Calderbank letter [step-by-step guide]
Where cases of divorce during ancillary relief are contested, a Calderbank letter is an important document for the parties seeking a resolution of the financial matters but in particular, they are used to limit the escalation of costs. In England and Wales the normal rules for the court is to order the loser to pay the legal costs of the winner.

It is accepted that arbitration is less expensive than the court process and therefore in the vast majority of divorce cases the parties will settle at some stage during the proceedings for ancillary relief before reaching a final hearing. A Calderbank letter is a written offer from one party to the other party to settle all the matters in the dispute on a "Without prejudice except as to costs".

This means that the letter remains confidential and cannot be produced to the court until the court has decided the percentages for each of the parties. This type of letter resulted from the decision in Calderbank v Calderbank (1975) where it was noted by the court that there should be a method available to the party making an offer to settle and for that party to be afforded protection against further costs. Either party is entitled to make a Calderbank offer whether they are the respondent or even the petitioner, at any time and as frequently as desired during ancillary relief proceedings.

During divorce procedures both parties will be able to make 'open offers' for settlement. The disadvantage of this is that the court will be aware of the offers made and this may influence the decision about the percentage in a final hearing.
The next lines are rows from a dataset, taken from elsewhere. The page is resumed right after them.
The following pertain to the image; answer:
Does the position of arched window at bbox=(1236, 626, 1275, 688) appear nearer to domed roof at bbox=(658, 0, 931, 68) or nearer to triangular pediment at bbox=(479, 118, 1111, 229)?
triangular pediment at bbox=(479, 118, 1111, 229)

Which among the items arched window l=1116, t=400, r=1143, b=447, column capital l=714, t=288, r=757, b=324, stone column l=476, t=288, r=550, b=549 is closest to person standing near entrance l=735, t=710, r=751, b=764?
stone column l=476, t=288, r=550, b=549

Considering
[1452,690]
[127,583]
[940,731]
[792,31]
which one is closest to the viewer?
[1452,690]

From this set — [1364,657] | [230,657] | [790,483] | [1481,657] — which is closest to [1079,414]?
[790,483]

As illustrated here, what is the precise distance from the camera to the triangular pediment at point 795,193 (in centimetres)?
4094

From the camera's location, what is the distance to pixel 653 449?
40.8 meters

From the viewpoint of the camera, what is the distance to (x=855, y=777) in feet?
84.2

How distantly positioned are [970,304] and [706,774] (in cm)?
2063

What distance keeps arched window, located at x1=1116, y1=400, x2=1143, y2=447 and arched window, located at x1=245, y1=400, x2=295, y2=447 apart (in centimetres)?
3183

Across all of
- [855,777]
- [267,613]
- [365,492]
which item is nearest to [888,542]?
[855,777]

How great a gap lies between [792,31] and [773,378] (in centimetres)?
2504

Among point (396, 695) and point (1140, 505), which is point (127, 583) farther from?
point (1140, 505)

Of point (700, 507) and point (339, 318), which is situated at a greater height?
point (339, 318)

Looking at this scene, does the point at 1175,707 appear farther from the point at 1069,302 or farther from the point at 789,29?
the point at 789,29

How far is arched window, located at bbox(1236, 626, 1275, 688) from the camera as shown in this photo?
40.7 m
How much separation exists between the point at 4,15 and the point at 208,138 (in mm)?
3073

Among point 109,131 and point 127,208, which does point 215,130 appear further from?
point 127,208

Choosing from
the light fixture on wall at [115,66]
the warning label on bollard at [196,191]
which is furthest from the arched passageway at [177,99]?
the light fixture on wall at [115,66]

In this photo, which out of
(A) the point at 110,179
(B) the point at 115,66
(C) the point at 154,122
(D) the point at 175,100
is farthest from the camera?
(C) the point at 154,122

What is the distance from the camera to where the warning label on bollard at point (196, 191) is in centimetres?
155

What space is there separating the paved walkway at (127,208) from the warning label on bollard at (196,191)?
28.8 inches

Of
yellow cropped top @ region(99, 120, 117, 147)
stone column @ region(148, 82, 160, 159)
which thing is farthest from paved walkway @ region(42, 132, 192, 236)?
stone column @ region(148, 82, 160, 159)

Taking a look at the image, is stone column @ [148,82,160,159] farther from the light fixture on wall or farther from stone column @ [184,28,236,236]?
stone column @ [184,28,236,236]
The advantage of the Calderbank offer, is that the contents will not be brought to the attention of the court until all the merits of the case have been considered and then only when the court considers costs. The offer should make clear the following:

The specific percentage to be paid by one party to another, this being the offer to settle the dispute;
   
All details of the financial matters considered in arriving at that percentage, including pension arrangements;
   
A separate offer regarding costs;
   
The offer should give a time limit to reply, after which time the offer would expire and will no longer be available for acceptance.

As an example, party A (usually the wife) claims a sum from party B (usually the husband). Party B makes a Calderbank offer of 60% in settlement of all financial matters. Party A rejects the offer and the court eventually awards party A no more than 60%.

In this case party B will pay party A's legal cost up to the date of the Calderbank offer but the court will almost certainly order party A to pay for the legal costs of party B from the date of the Calderbank letter to the final hearing as all legal costs accrued since that date were due to party A's refusal to accept the offer. If on the other hand the court awards party A 61% or more, then party B will be liable to pay party A's costs prior to and after the Calderbank offer, as shown in the step-by-step guide.

It is essential to have professional advice from a family lawyer when structuring a Calderbank letter as a poorly judged offer could result in a significant increase in costs being awarded against the party making the offer, were this offer to be rejected and the case to proceed to a final hearing.

A correctly judged offer could result in an early resolution of the financial matters and save the party a significant amount of money. Where there are complex pension arrangements it is also important to know any adjusted CETV position before making or receiving a Calderbank offer as this will certainly influence the final percentage.